**Teks Dokumen:**
======

Selama 65 tahun perencanaan dan pelaksanaan kebijakan ekonomi jangka panjang Indonesia dibiayai dengan dua sumber dana. Pertama, sumber pendanaan jangka pendek dari APBN yang bersifat ribawi, rupiah yang tidak stabil dan kredit perbankan yang juga kental ribawi. Kedua, sumber pendanaan jangka panjang yang berasal dari kredit luar negeri yang beraroma ribawi dan dana jaminan sosial yang rendah. Ketika digoyang krisis pun langsung terjerembab.
Sesungguhnya, siapa saja yang memperoleh mandat memerintah Indonesia akan terjebak menggunakan kredit luar negeri untuk membiayai pembangunan nasional. Padahal, membangun negara berpenduduk lebih 200 juta jiwa ini tidak cukup hanya mengandalkan dana yang diperoleh dari kebijakan fiskal dan moneter. Adalah kebodohan besar membangun suatu negeri hanya mengandalkan kedua sumber pembiayaan yang konvensional (fiskal dan moneter) ini. Membangun suatu negeri harus ditopang dengan pilar dari berbagai sumber pembiayaan jika mengharapkan ketahanan keuangan nasional akan kuat dan tangguh menghadapi berbagai kemungkinan krisis. Sumber-sumber pendanaan pembangunan yang merupakan pilar-pilar keuangan negara Indonesia adalah: sumber fiskal atau pajak, moneter atau perbankan, pasar modal, Corporate Social Responsibility (CSR), UKM, koperasi, jaminan sosial atau social security, sumber lain dari donasi (zakat, infak dan shadaqah), dan tabungan haji.
Semua sumber dana tersebut harus dieksplorasi dan diwujudkan dalam administrasi keuangan negara untuk menunjang kebutuhan pembiayaan pembangunan jangka panjang yang semakin lama meningkat dan membesarkan kue pembangunan dalam bentuk PDB yang lebih besar. Dalam membangun Indonesia memang manusia (SDM) Indonesia harus kreatif, inovatif dan berpikir smart, tidak terperangkap dalam business as usual. Harus mencari terobosan-terobosan baru. Kadangkala bertindak out of box.

======

**Data yang Ditampilkan:**
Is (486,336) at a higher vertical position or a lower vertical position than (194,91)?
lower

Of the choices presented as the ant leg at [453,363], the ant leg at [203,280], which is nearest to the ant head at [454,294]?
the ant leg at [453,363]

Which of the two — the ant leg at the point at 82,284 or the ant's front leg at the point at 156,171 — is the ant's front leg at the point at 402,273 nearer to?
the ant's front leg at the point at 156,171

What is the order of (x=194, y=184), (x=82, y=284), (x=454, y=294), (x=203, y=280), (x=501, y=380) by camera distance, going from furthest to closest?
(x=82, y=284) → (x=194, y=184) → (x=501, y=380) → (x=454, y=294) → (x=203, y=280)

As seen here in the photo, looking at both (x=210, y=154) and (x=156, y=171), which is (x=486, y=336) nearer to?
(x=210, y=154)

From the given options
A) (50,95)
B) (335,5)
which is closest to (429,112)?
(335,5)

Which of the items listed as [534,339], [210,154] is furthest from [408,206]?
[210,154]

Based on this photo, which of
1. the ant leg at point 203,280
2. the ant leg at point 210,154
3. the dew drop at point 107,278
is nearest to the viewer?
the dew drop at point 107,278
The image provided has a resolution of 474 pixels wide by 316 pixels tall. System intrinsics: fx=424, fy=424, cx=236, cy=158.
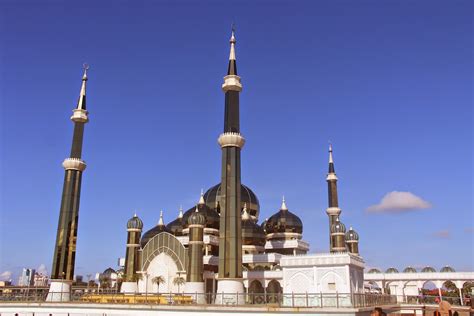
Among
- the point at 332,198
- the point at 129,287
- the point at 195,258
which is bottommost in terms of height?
the point at 129,287

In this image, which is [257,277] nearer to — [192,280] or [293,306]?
[192,280]

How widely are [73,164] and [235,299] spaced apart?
2517 centimetres

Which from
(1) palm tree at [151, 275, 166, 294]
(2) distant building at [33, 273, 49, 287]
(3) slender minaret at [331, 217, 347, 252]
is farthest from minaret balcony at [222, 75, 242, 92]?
(2) distant building at [33, 273, 49, 287]

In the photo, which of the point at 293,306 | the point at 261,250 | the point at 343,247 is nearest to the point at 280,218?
the point at 261,250

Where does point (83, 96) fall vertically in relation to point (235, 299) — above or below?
above

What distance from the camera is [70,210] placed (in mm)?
46312

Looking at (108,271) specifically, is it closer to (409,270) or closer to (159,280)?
(159,280)

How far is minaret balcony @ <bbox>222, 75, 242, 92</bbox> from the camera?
42.5 metres

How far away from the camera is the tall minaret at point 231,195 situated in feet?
118

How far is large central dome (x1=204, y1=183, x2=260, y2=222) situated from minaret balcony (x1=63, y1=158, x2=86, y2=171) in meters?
19.7

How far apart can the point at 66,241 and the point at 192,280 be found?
553 inches

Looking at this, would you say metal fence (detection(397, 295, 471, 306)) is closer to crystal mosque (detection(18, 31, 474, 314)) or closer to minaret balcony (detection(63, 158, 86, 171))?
crystal mosque (detection(18, 31, 474, 314))

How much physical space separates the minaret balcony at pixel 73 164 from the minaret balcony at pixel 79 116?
16.0ft

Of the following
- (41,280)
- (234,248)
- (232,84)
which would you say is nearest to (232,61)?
(232,84)
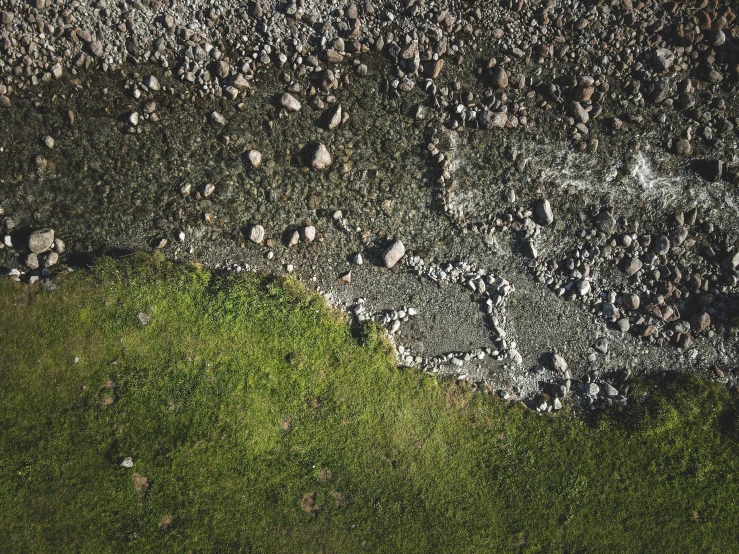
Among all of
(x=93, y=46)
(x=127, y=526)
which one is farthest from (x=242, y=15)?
(x=127, y=526)

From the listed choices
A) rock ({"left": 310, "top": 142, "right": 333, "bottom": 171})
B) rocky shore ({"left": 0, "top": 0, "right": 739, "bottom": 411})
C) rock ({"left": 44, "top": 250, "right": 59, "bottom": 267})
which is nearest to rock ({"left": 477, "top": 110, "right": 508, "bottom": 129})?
rocky shore ({"left": 0, "top": 0, "right": 739, "bottom": 411})

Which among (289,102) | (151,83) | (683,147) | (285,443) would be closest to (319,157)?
(289,102)

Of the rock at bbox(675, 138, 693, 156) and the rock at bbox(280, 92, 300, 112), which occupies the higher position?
the rock at bbox(675, 138, 693, 156)

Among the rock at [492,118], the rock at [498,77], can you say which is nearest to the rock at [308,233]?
the rock at [492,118]

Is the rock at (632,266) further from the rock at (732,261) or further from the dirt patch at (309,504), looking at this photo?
the dirt patch at (309,504)

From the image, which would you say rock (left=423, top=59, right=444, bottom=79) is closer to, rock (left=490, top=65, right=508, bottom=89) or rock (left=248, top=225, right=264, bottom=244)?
rock (left=490, top=65, right=508, bottom=89)

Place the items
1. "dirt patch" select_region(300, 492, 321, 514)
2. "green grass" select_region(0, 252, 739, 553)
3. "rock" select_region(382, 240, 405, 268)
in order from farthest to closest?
"rock" select_region(382, 240, 405, 268) < "dirt patch" select_region(300, 492, 321, 514) < "green grass" select_region(0, 252, 739, 553)

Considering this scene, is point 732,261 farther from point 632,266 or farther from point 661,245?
point 632,266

======

**Tugas yang Dikerjakan:**
Jawablah pertanyaan berikut berdasarkan teks tentang pembiayaan pembangunan Indonesia.
1. Selama berapa tahun perencanaan dan pelaksanaan kebijakan ekonomi jangka panjang Indonesia dibiayai dengan dua sumber dana?
2. Apa dua sumber pembiayaan yang disebut konvensional dalam teks tersebut?
3. Donasi apa saja yang disebut sebagai salah satu sumber pendanaan pembangunan?

**Penyelesaian Latihan:**
1. Selama 65 tahun.
2. Fiskal dan moneter.
3. Zakat, infak, dan shadaqah.